Investing in a company naturally entails joining a complex web of rights and obligations. As a shareholder, you’re entitled to a portion of the company’s profits and have a voice in its governance.
Yet, disputes can often surface during a company’s lifecycle – posing a risk to shareholder value. Therefore, learning how to manage these disagreements is vital.
Understanding shareholder disputes
Various triggers can ignite shareholder disputes. They may stem from divergent views on the company’s trajectory, dividend disbursements, management choices, or violations of directors’ duties.
Such conflicts can severely impact the business, disrupting operations, influencing share prices, and tarnishing the company’s image.
The legal framework surrounding shareholder disputes
The Companies Act 2006 is instrumental in addressing shareholder disputes, detailing directors’ responsibilities and providing provisions for minority shareholder protection. The legislation recognises the principle of majority rule, wherein majority shareholder decisions bind the minority.
Nevertheless, there are checks in place to shield minority shareholders from ‘unfairly prejudicial conduct’.
Under Section 994 of the Companies Act 2006, minority shareholders can petition the court in such situations. If the court deems the company’s actions unfairly prejudicial, it has wide-ranging powers to correct the situation.
Methods of Resolving Shareholder Disputes
Shareholder disputes can be resolved through various means, ranging from informal negotiations and mediation to formal legal proceedings.
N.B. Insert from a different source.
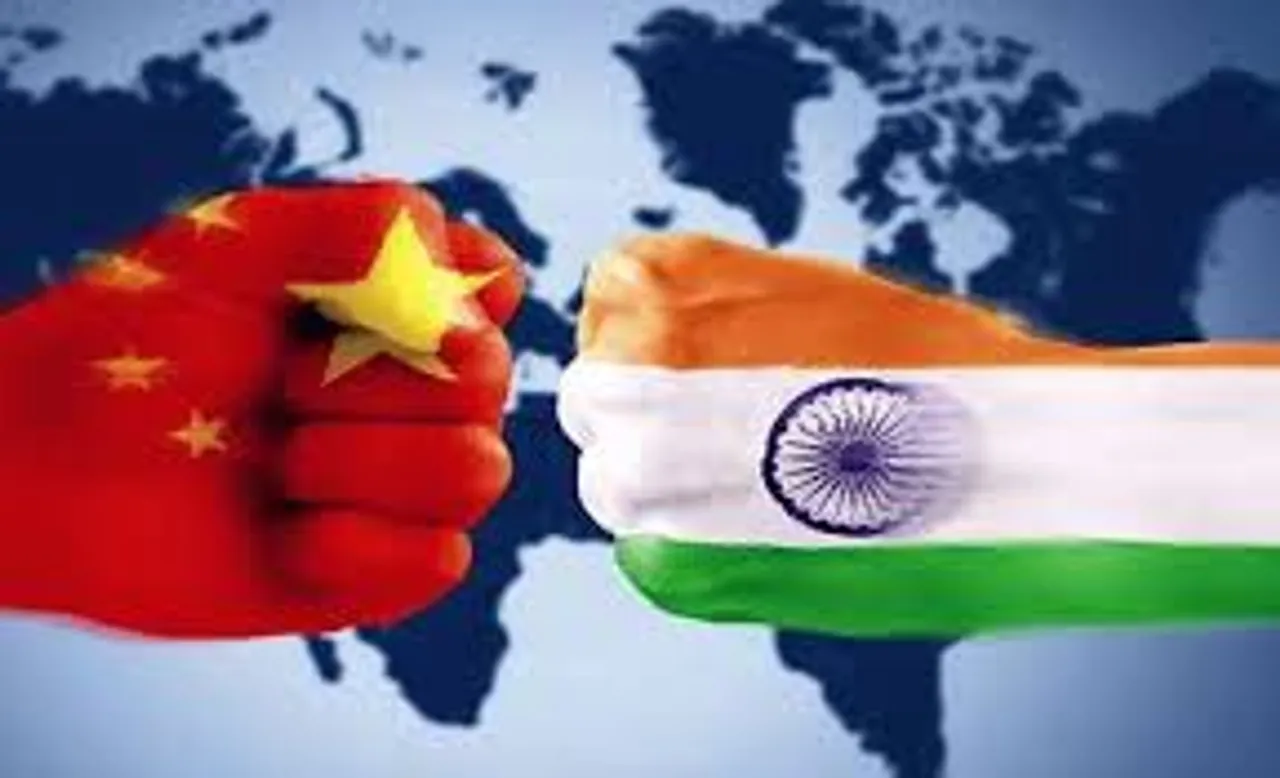 India, China Army within shooting range at Spanggur Gap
The best approach depends on the situation, but swift and efficient resolution, causing minimal business disruption, is usually most beneficial.
Negotiation – The initial step towards resolution should involve direct discussions between the involved parties. Candid dialogue often leads to a mutually agreeable solution.
Mediation – If negotiations stall, mediation serves as an alternate option. An impartial third party can facilitate these discussions, promoting compromise.
Arbitration – If negotiations and mediation fail, arbitration can provide a quicker, less formal resolution. But it’s important to remember that arbitration is legally binding.
Legal Action – As a last resort, shareholders might consider legal action. This process requires a substantial investment in time, money, and resources, so it should be used sparingly.
Preserving shareholder value
Preserving shareholder value lies at the heart of dispute resolution. Implementing a strong corporate governance framework can help pre-empt disagreements. Having a comprehensive shareholders’ agreement that clearly outlines shareholders’ rights and obligations is also beneficial.
Shareholder disputes, while undesirable, are sometimes an inevitable part of business operations. By comprehending potential causes and available remedies, shareholders can better safeguard their interests and protect their investments’ value.